I don't want to win the lottery
By jenisedai, Monday, February 8, 2010, 1 commentsI know it sounds crazy, but I really don’t. Not saying I don’t want to be rich—I do. I just would rather it be through a book deal, or an invention, or my husband opening a fabulous restaurant, or any one of a hundred other ways; all of which involve effort on our parts. Here’s my hypothesis—when you don’t put a whole lot of thought into gaining the money, you don’t put a whole lot of thought into spending the money. So lottery money is, essentially, “free” money that you spend freely. This is why so many lottery winners end up broke. They haven’t had to put out any effort to get the money so it has no real value for them. So they toss it around and have a good time with it, but they don’t think about holding onto it. Why should they? It was free!


















1 Comments
401K
Charles Savoie--the Federal Government is hopelessly in debt. It's so aggravated it's like a 10 year old with a lemonade stand hoping to buy the Dallas downtown skyline. Eventual repudiation (read "default") seems the only way out. Guarantee the dollar?
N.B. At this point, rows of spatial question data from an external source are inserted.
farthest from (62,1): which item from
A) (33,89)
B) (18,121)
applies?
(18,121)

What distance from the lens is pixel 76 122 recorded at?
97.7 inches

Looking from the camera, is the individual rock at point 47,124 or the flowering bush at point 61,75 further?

Can the entire American Medical Association cause ONE resurrection? No. Move any funds you can into silver. It's a far superior play than gold because world inventories have been reduced from a peak of roughly 10 billion ounces 60 years ago to a few hundred million today, and chemical/electronics industry cannot survive without it. For a commodity in extreme undersupply it has a blindingly huge naked short profile (silver has been sold short that cannot be delivered). The CFTC won't police this market! Remember the SEC would NOT police Bernard Madoff and Allan Stanford either! Silver been MONEY for thousands of years and was here until June 19, 1968, when silver certificate redemption was cancelled. The fact that innumerable economics textbooks paint silver out of the picture shows how shallow their authors are (or how bought off!) 401K's may be taken over by a Government hopelessly in debt. The most reliable money is that which you can hold in your hand and must possess the characteristic of not being inflatable to infinite supply (like paper and digital "dollars.") Christ was betrayed for 30 pieces of silver, that should suggest its timeless value.